Kim Kardashian a répondu à la polémique dans un communiqué au New York Times : « Je comprends et respecte la signification du kimono dans la culture japonaise et je n’avais pas l’intention de créer ou de sortir des vêtements qui auraient imité ou déshonoré cette tenue traditionnelle. J’ai pris la décision de baptiser ma compagnie Kimono, non pas pour dissocier le mot de ses racines japonaises, mais comme un clin d’œil à la beauté et au détail qui caractérise ce vêtement ». Un « clin d’œil » peu discret et assez mal venu tant on peine à voir la relation entre le raffinement d’un kimono en soie et la lingerie de Kim Kardashian.
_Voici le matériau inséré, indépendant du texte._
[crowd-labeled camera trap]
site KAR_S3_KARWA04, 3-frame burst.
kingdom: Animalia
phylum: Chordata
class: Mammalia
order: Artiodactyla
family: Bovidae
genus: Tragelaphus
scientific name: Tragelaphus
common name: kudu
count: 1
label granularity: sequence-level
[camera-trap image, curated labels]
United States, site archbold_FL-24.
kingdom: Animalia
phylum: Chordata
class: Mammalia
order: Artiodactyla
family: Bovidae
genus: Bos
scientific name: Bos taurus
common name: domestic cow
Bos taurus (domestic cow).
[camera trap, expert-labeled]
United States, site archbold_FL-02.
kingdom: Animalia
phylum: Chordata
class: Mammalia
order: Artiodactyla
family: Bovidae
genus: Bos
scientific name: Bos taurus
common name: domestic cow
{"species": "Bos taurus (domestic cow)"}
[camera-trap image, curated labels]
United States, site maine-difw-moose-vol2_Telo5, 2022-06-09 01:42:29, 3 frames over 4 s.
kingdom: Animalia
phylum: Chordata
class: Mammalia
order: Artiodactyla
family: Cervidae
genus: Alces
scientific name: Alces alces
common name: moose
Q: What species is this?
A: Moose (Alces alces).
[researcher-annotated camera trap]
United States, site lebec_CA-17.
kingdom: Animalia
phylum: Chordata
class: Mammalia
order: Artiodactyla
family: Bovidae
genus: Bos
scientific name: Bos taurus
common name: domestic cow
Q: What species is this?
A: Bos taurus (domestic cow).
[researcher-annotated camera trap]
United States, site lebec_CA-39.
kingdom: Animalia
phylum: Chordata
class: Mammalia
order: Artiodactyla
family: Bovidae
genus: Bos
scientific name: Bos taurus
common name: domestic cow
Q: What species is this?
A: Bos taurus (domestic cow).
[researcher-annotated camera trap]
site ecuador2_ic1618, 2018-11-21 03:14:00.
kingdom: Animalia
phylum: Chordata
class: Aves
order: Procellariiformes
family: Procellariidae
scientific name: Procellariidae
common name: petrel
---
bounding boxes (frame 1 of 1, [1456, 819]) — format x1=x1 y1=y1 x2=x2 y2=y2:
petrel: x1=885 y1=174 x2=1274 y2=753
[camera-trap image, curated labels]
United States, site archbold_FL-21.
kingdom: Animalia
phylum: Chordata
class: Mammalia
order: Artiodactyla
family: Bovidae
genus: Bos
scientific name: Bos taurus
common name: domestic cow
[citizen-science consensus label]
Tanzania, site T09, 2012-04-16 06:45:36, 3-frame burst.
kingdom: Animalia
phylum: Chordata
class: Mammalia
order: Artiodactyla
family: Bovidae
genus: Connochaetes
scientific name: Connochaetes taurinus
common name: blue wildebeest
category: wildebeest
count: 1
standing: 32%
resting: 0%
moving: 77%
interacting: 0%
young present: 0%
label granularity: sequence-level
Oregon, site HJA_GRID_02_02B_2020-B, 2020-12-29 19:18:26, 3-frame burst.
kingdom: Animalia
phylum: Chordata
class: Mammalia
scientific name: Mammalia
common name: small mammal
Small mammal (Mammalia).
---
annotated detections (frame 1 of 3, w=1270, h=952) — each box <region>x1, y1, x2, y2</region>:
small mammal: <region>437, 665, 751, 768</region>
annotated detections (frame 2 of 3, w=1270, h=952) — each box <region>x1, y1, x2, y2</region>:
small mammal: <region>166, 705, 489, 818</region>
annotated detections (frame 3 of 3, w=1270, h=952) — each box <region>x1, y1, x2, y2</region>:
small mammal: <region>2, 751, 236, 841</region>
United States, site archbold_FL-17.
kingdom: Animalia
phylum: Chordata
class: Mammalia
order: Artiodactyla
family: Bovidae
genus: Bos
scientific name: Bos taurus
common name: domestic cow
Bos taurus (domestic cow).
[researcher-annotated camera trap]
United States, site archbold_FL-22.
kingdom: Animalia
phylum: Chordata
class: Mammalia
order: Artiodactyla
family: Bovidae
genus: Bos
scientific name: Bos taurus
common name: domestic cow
La star a aussi déclaré : « Ma marque ‘solutionwear’ est construite sur le principe de l’inclusivité. Et de la diversité » (…) « Et je suis incroyablement fier de ce qui va arriver. Le dépôt d’une marque est un identifiant de source qui me permet d’utiliser le mot pour mon caleçon et ma ligne intime. Mais n’empêche ni ne restreint personne, en l’occurrence, de fabriquer des kimonos ou d’utiliser le mot kimono en référence au vêtement traditionnel. Je comprends et respecte profondément la signification du kimono dans la culture japonaise ». La starlette américaine persiste et signe, s’asseyant sur la colère de très nombreux Japonais. Pas sûr au final que ses propos suffisent à calmer les esprits comme s’en était l’intention…

Dernier espoir, que le kimono soit enfin listé au patrimoine culturel immatériel de l’UNESCO comme le réclament les Japonais avant que ce vêtement artisanal ne disparaisse définitivement de notre histoire.